- **What to work on**: Set down each line of the data below exactly as it stands, dropping the pictures.

━━━━━ Material supplied

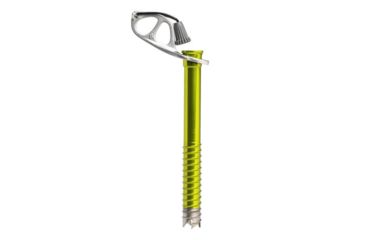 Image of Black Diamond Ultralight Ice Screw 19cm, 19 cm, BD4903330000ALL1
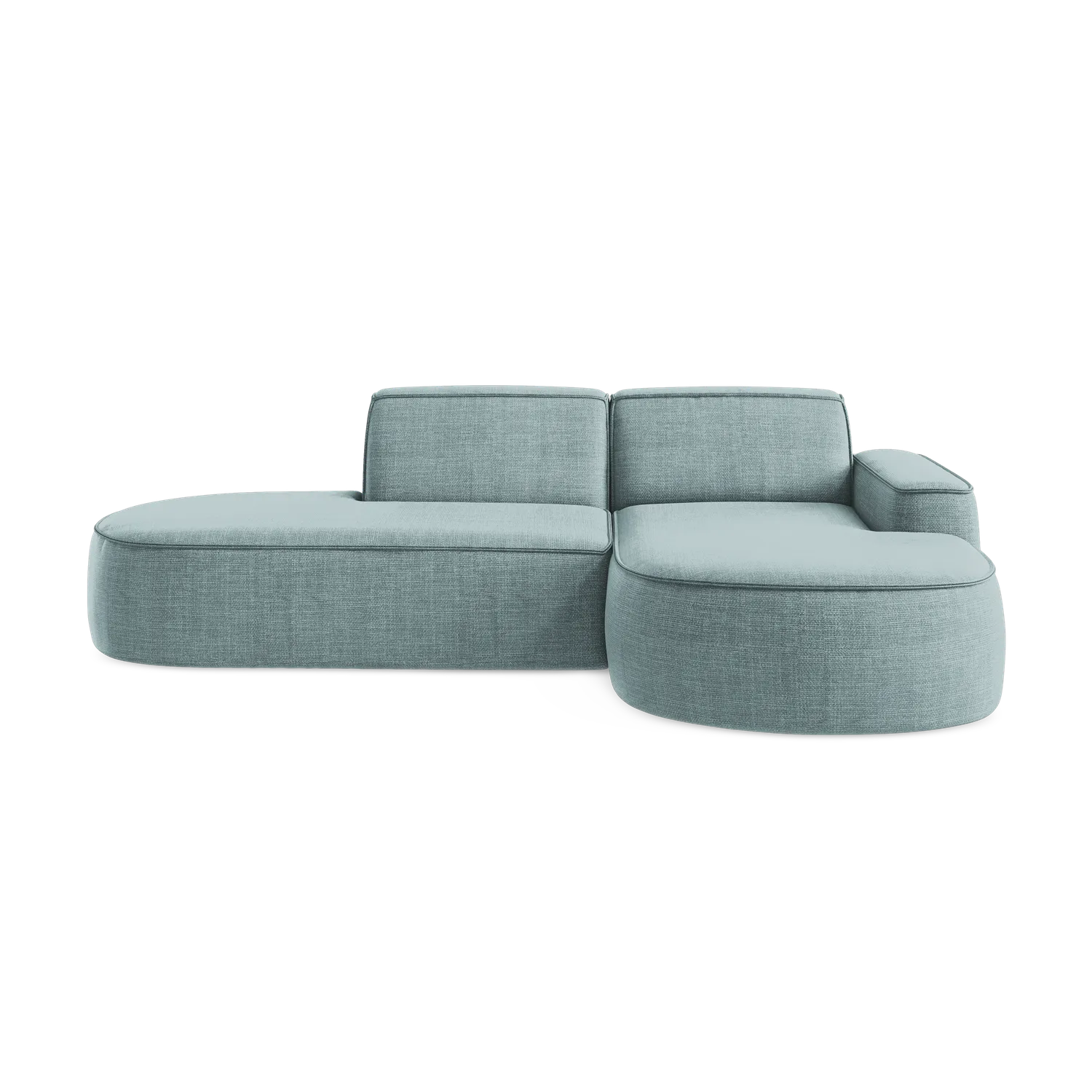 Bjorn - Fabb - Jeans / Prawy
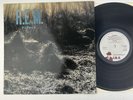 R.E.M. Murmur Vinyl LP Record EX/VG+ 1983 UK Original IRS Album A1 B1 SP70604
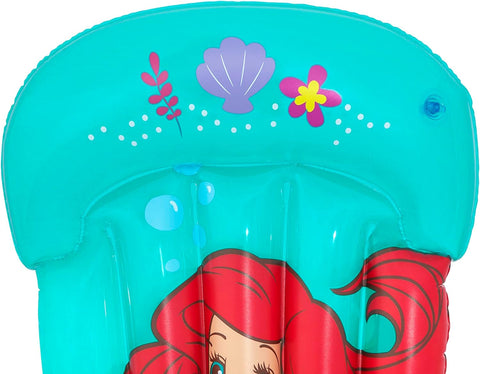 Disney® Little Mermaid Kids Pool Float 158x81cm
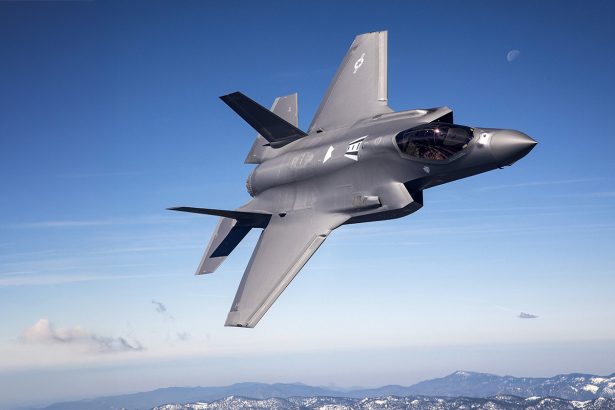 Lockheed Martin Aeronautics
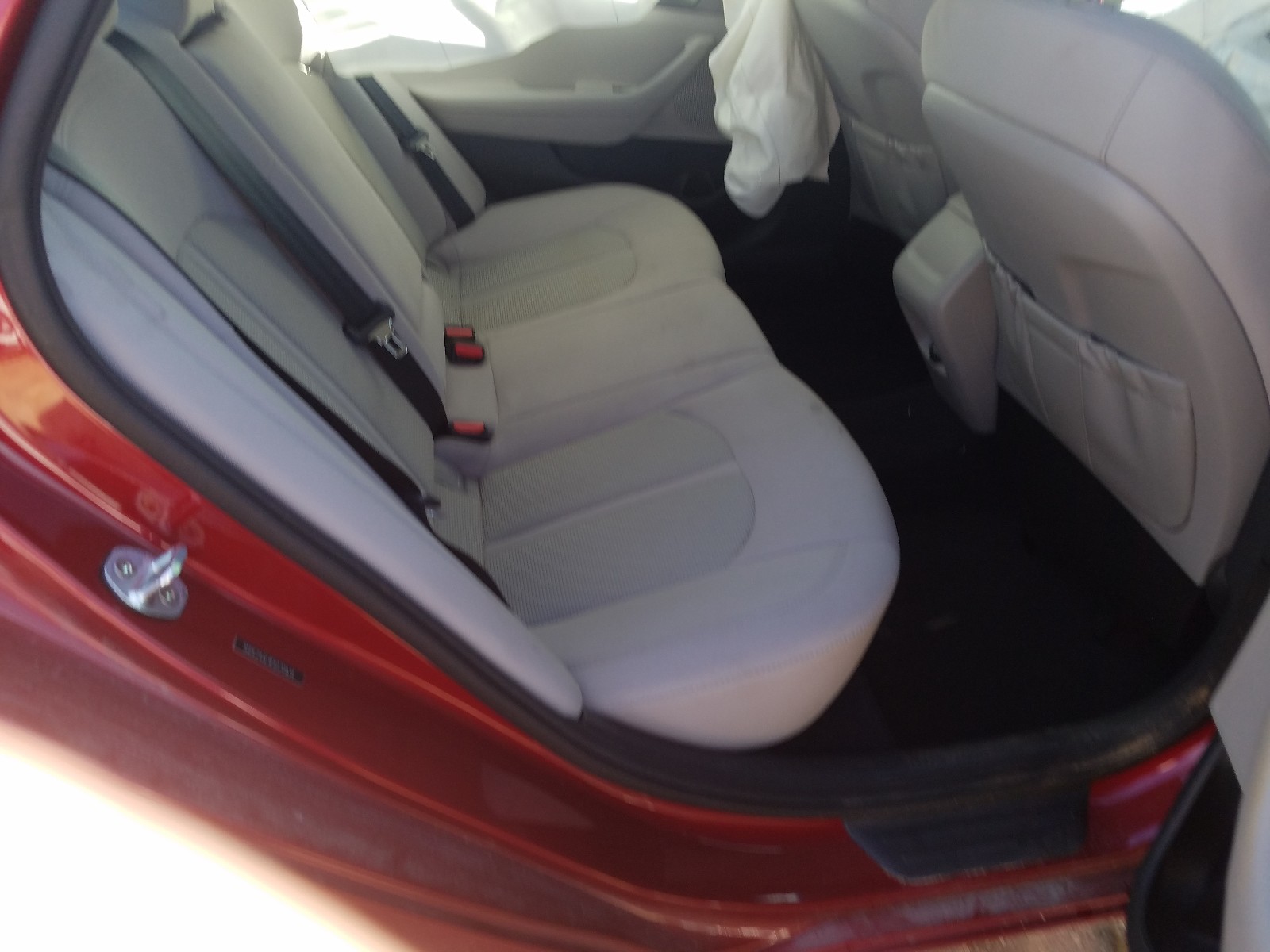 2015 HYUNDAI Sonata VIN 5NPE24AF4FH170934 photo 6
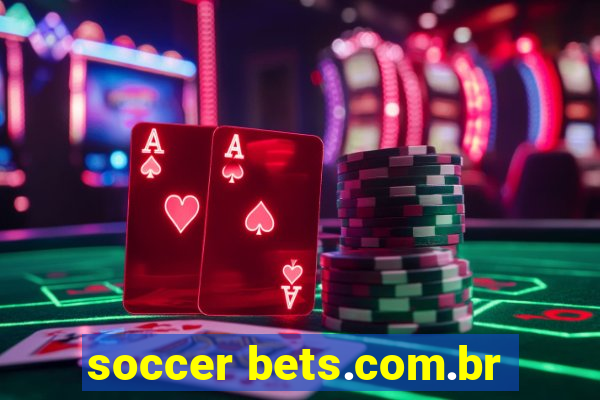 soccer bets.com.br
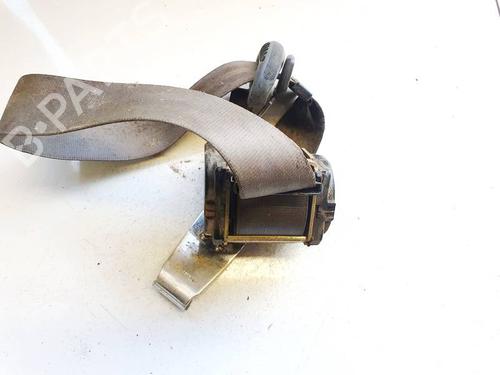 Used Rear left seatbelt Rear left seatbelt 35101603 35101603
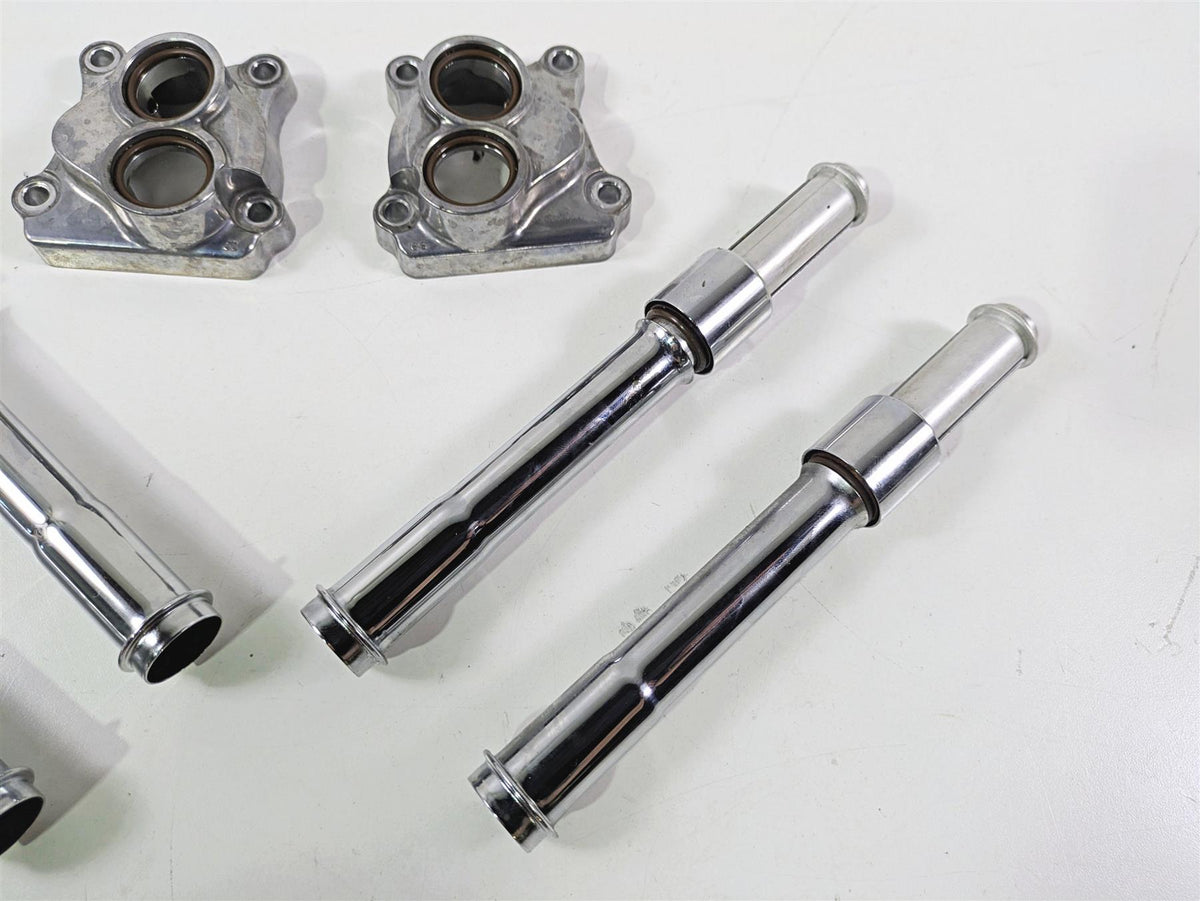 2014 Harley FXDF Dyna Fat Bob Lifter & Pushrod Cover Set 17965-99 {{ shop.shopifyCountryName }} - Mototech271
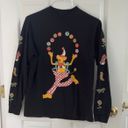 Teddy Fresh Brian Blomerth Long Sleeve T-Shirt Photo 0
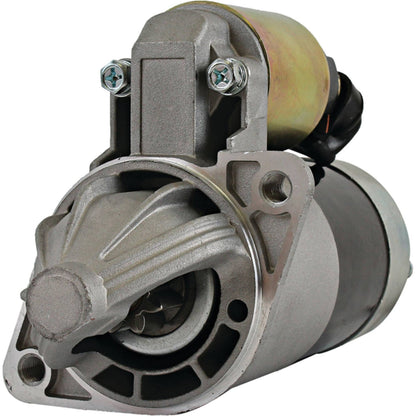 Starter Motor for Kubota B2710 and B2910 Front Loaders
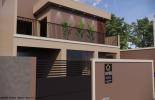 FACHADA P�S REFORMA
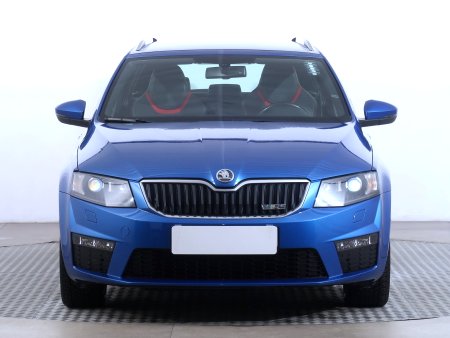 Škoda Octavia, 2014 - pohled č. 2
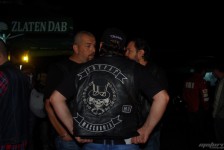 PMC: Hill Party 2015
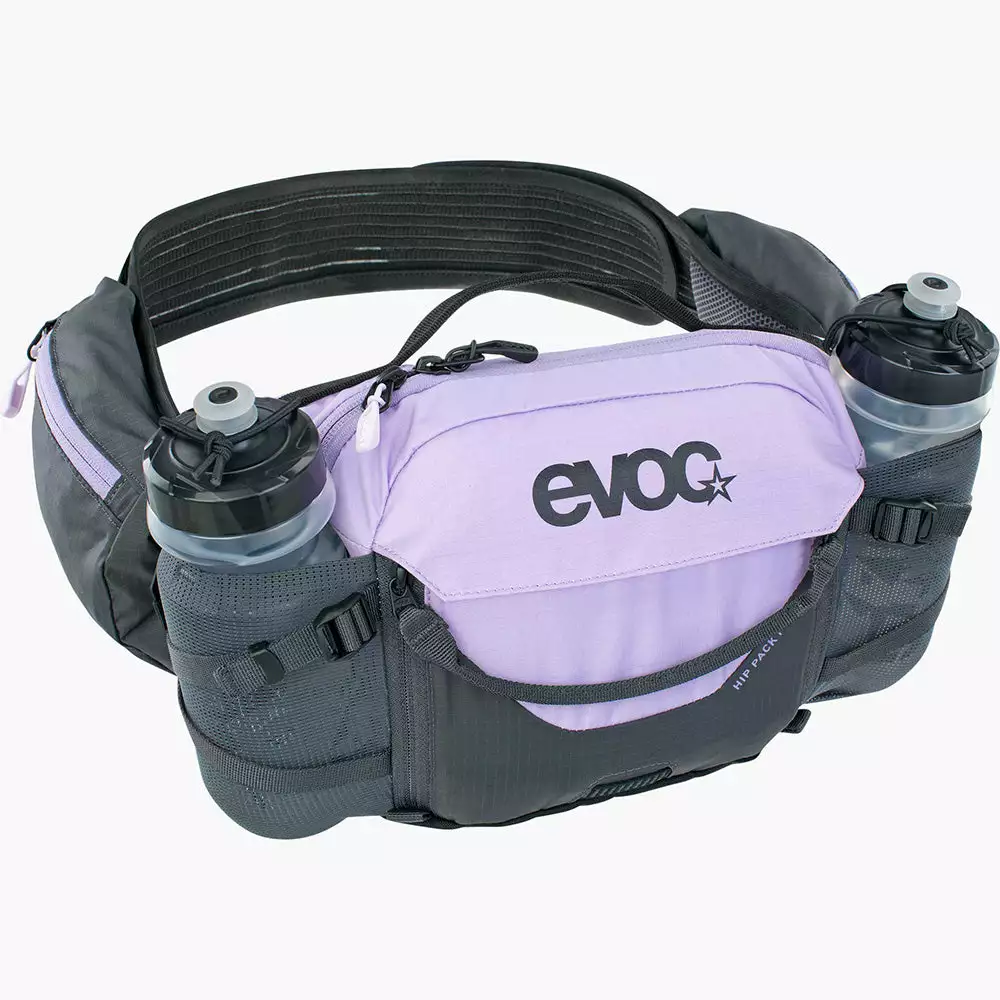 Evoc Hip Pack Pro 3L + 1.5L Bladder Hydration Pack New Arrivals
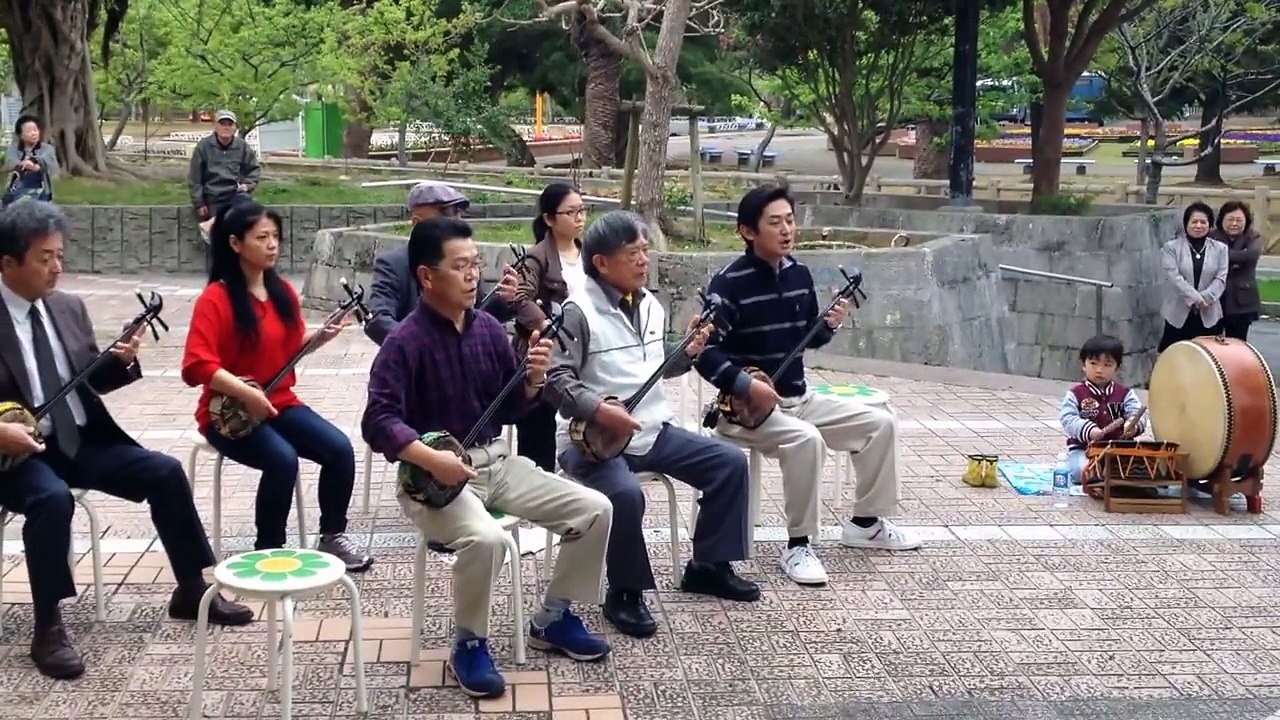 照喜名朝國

━━━━━━━━━━

- **Written response**:
 Image of Black Diamond Ultralight Ice Screw 19cm, 19 cm, BD4903330000ALL1
 Bjorn - Fabb - Jeans / Prawy
 R.E.M. Murmur Vinyl LP Record EX/VG+ 1983 UK Original IRS Album A1 B1 SP70604
 Disney® Little Mermaid Kids Pool Float 158x81cm
 Lockheed Martin Aeronautics
 2015 HYUNDAI Sonata VIN 5NPE24AF4FH170934 photo 6
 soccer bets.com.br
 Used Rear left seatbelt Rear left seatbelt 35101603 35101603
 2014 Harley FXDF Dyna Fat Bob Lifter & Pushrod Cover Set 17965-99 {{ shop.shopifyCountryName }} - Mototech271
 Teddy Fresh Brian Blomerth Long Sleeve T-Shirt Photo 0
 Starter Motor for Kubota B2710 and B2910 Front Loaders
 FACHADA P�S REFORMA
 Škoda Octavia, 2014 - pohled č. 2
 PMC: Hill Party 2015
 Evoc Hip Pack Pro 3L + 1.5L Bladder Hydration Pack New Arrivals
 照喜名朝國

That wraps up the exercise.